» **EXTRAIT DE PAGE**
--------------------
Dans la soirée, nous avons, avec le nouveau préfet qui vient d'être nommé, une réunion dans l'entreprise. Lors de cette réunion avec les équipes de Lubrizol, les équipes de la DREAL, nous choisissons le protocole pour mettre fin à cette réaction chimique. Quand quelqu'un demande combien de temps cela va prendre, Lubrizol répond : « le lendemain matin, ce sera réglé ». Je me retourne vers la DREAL. Je leur dis : « mais combien y a-t-il de tonnes de produits ? Cela veut dire qu'il faut faire venir des camions pour vider la cuve comme si nous la vidions" à la petite cuillère ". Combien de camions cela fait-il, avec le nombre de tonnes qu'il y a ? Sait-on où les matières dangereuses vont être stockées et traitées par la suite ? Pouvons-nous dire que tout est réglé demain matin ? » En fait, une simple feuille de calcul montre que c'est absolument impossible. Il y avait une logique du système, celle de l'usine, celle de l'administration, qui aurait pu une nouvelle fois conduire à dire en sortant de cette réunion : « demain matin, c'est réglé ». Nous avons fait l'inverse en annonçant : « cela prendra le temps que cela prendra » et cela a pris 17 jours, avec conférence de presse quotidienne du préfet.
Sur les questions de santé publique, je vous ai bien expliqué la différence entre 2013 et 2019. Il y a néanmoins un élément important, c'est que désormais, la religion doit être que tout symptôme est significatif. Quelqu'un qui a des maux de tête, qui a des nausées, qui ne se sent pas bien, ce n'est pas parce qu'il n'est ni mort ni blessé ni qu'il est certain qu'il va avoir un cancer dans 30 ans, que cela ne doit pas être considéré. Le noeud est là. Tout symptôme doit être accueilli et traité comme étant un effet réel. C'est pour cela que je reviens sur la question de la légitimité des inquiétudes de la population. Nous sommes dans une société aujourd'hui qui est éduquée. Il y a les réseaux sociaux. Les gens sont capables de décrypter une information. Le meilleur moyen d'éviter des théories farfelues est de prendre en considération toute inquiétude et de dire ce que nous savons et ce que nous ne savons pas de façon assez clinique, comme nous le faisons très bien quand il y a un attentat terroriste. Cette culture existe, elle n'est pas appliquée aujourd'hui à l'écologie, mais elle existe dans les services de l'État. Nous avons vécu des situations de crise majeure où le procureur Molins à la télévision expliquait : « voilà ce que nous savons », « voilà ce que nous ne savons pas », « voilà ce que nous ne pouvons pas vous dire parce qu'une opération est en cours et que nous ne voulons pas la mettre en danger » de façon assez froide et clinique. Cette méthode est beaucoup plus convaincante et rassurante pour la population, parce qu'on se dit que la situation est bien en main et qu'on ne cherche pas à lui cacher quelque chose.
--------------------
» **CONSIGNES**
A: Ces affirmations concordent-elles avec le texte sur la crise Lubrizol ? (i) Lubrizol a annoncé que tout serait réglé le lendemain matin. (ii) L'opération a duré 17 jours. (iii) La culture d'une communication clinique est aujourd'hui appliquée à l'écologie. Répondez par oui ou non, puis citez les mots du texte qui tranchent.
B: Relevez toutes les questions adressées à la DREAL dans le texte sur la crise Lubrizol.
C: Prolongez le texte sur la crise Lubrizol au-delà de sa dernière phrase.
Le matériel ci-après provient d'une autre source.
--------------------
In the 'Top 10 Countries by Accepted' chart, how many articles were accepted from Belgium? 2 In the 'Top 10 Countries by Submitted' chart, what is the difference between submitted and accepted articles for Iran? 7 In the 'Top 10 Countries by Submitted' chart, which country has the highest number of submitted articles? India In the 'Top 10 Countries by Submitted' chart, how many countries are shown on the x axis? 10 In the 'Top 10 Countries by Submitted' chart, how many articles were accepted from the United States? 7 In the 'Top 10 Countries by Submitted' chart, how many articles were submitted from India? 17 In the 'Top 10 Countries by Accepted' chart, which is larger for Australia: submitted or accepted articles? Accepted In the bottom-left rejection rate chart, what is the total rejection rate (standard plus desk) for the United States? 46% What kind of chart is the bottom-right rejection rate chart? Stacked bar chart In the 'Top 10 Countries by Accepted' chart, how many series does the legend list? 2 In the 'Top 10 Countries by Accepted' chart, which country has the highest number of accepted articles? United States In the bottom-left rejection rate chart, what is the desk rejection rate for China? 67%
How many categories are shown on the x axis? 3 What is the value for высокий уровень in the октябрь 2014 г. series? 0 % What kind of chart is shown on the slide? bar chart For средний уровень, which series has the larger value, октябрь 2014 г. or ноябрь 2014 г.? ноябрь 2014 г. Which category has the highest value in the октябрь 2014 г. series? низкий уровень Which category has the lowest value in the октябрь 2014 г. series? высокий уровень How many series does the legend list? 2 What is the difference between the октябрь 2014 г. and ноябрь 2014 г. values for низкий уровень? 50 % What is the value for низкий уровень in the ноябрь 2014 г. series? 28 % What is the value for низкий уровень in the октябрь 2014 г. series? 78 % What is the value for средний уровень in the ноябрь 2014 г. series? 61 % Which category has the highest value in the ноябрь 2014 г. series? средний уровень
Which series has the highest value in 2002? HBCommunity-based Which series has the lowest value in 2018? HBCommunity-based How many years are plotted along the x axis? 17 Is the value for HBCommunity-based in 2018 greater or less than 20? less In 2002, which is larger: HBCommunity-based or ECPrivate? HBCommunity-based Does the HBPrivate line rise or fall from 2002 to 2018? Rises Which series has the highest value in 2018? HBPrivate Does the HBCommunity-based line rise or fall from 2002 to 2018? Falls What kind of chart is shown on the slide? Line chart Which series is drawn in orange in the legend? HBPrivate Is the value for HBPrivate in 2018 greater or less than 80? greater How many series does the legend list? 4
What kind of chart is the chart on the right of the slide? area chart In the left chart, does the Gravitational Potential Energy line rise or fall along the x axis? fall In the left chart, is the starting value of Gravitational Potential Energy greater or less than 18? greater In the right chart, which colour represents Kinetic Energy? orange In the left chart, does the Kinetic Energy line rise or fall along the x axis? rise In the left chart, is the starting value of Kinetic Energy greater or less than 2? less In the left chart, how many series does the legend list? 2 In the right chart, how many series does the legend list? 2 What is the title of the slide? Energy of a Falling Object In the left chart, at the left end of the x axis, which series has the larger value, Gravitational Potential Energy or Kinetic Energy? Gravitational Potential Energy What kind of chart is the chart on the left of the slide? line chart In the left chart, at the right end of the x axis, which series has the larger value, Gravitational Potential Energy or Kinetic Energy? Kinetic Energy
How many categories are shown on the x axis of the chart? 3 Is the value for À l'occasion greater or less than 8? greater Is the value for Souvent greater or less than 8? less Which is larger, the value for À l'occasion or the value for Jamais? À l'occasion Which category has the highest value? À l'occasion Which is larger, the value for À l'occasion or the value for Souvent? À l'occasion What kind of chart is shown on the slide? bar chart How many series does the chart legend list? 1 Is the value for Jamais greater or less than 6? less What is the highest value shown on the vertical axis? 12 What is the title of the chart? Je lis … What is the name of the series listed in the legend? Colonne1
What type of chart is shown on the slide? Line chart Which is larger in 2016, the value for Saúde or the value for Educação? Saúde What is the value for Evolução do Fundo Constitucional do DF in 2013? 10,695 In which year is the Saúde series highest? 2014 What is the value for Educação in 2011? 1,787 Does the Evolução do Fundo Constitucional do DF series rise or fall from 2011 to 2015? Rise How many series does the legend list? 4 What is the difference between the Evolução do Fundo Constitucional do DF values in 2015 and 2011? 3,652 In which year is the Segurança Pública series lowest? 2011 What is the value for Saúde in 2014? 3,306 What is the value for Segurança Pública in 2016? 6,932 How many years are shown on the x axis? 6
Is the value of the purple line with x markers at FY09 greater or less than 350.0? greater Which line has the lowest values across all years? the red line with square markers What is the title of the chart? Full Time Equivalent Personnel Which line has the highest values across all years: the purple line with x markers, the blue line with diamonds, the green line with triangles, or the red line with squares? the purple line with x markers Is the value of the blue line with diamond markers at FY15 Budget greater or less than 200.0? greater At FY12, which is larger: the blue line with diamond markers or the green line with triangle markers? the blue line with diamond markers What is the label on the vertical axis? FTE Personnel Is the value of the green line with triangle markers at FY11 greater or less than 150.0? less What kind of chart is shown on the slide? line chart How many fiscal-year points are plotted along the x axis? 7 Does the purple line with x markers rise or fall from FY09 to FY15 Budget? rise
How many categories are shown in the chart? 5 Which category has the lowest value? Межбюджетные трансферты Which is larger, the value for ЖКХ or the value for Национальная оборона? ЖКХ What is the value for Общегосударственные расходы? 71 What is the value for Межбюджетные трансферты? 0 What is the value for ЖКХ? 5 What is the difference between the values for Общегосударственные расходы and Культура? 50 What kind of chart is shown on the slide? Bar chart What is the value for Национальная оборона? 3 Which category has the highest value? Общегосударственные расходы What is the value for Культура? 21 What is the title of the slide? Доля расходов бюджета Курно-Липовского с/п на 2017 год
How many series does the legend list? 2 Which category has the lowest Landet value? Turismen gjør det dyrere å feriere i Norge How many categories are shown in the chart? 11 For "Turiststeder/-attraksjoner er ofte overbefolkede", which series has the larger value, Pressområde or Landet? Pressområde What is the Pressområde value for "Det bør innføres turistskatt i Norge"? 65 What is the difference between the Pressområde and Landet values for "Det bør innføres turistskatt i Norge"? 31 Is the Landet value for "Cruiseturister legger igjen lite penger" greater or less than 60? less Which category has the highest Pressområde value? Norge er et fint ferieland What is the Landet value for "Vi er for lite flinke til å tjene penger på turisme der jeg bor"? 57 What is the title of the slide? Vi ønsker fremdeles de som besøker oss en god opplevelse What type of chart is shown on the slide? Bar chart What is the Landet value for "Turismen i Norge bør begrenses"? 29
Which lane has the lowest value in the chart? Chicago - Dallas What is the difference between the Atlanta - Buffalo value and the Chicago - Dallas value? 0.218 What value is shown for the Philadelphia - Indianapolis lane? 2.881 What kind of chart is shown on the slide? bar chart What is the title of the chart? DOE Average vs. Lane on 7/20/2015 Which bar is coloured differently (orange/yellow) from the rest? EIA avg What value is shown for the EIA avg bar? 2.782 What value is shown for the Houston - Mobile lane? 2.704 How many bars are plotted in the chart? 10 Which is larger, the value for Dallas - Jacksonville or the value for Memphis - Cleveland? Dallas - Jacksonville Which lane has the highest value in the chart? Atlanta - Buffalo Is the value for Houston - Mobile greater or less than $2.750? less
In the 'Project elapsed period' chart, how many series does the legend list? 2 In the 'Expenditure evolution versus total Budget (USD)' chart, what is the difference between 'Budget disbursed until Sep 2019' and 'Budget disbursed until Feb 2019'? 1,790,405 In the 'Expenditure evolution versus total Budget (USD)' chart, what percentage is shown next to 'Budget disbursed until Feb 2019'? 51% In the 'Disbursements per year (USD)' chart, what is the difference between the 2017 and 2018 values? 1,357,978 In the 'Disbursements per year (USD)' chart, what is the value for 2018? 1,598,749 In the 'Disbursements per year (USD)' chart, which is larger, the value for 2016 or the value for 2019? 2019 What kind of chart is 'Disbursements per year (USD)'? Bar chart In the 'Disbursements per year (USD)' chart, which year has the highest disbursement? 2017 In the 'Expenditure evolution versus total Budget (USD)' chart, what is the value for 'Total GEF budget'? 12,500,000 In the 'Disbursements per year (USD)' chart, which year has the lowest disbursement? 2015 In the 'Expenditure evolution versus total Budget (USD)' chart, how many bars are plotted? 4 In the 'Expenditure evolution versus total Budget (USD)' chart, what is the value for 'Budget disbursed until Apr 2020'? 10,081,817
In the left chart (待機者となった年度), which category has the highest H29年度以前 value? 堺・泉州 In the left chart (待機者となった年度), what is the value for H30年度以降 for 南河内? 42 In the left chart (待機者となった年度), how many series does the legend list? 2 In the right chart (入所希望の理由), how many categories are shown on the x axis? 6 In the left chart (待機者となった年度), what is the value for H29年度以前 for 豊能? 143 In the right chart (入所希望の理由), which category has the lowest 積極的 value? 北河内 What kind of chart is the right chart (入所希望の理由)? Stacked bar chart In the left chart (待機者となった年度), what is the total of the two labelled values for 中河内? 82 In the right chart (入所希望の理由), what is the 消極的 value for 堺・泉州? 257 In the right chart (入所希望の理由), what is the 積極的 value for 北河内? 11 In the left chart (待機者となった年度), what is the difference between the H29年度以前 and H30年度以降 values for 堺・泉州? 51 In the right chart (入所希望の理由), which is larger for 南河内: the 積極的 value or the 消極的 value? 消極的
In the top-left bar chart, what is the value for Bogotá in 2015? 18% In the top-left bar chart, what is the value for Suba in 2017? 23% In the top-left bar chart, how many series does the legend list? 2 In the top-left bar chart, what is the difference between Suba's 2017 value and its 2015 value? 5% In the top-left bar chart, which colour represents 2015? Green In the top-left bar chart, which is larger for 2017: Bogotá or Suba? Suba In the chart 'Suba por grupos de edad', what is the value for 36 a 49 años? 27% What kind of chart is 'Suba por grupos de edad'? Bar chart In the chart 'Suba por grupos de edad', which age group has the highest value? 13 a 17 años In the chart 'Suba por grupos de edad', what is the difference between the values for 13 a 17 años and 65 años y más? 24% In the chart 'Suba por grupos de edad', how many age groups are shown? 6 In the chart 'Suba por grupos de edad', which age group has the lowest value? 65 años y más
--------------------
» **RÉPONSES PAR CONSIGNE**
A:
(i) Oui : « le lendemain matin, ce sera réglé ».
(ii) Oui : « cela a pris 17 jours ».
(iii) Non : « elle n'est pas appliquée aujourd'hui à l'écologie ».

B:
- « mais combien y a-t-il de tonnes de produits ? »
- « Combien de camions cela fait-il, avec le nombre de tonnes qu'il y a ? »
- « Sait-on où les matières dangereuses vont être stockées et traitées par la suite ? »
- « Pouvons-nous dire que tout est réglé demain matin ? »

C:
En profondeur derrière, il y a cette question de la culture de l'État qui n'est pas liée au dévouement des agents, qui ont le sens de l'intérêt général, ni à celui du corps préfectoral. Ce n'est pas cela qui est en cause. J'ai eu l'occasion de dire que pour moi, si de ce qu'il s'est passé, y compris des manquements constatés ou des défaillances constatées, nous tirions la leçon qu'il faille mettre en cause la responsabilité personnelle de tel ou tel serviteur de l'État, cela me semblerait être une erreur grotesque par rapport à ce que cela révèle en termes de culture profonde des services de l'État, qu'il est tout à fait possible de changer. C'est possible à condition de changer assez radicalement de braquet par rapport à la tendance observée depuis plusieurs années, notamment en ce qui concerne la gestion des installations classées pour la protection de l'environnement (ICPE).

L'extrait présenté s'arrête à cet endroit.